• Directions:
Reproduce the text of the items below word for word, leaving out the pictures.

• Excerpt from a dataset:
══════════════════════════════

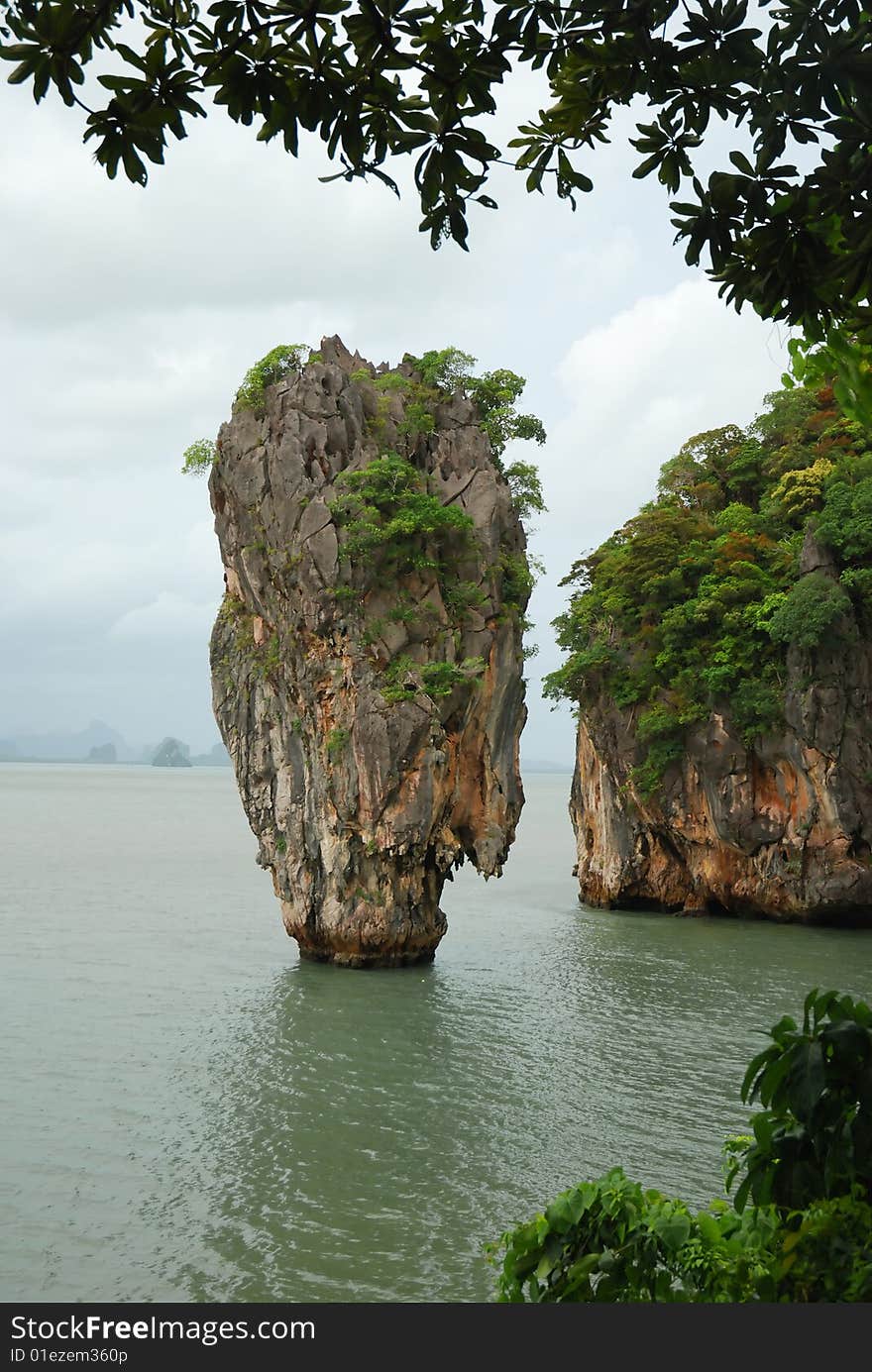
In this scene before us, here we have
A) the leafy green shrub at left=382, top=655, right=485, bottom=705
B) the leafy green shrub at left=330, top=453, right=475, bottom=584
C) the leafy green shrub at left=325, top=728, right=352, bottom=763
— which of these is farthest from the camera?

══════════════════════════════

• Output of the exercise:
In this scene before us, here we have
A) the leafy green shrub at left=382, top=655, right=485, bottom=705
B) the leafy green shrub at left=330, top=453, right=475, bottom=584
C) the leafy green shrub at left=325, top=728, right=352, bottom=763
— which of these is farthest from the camera?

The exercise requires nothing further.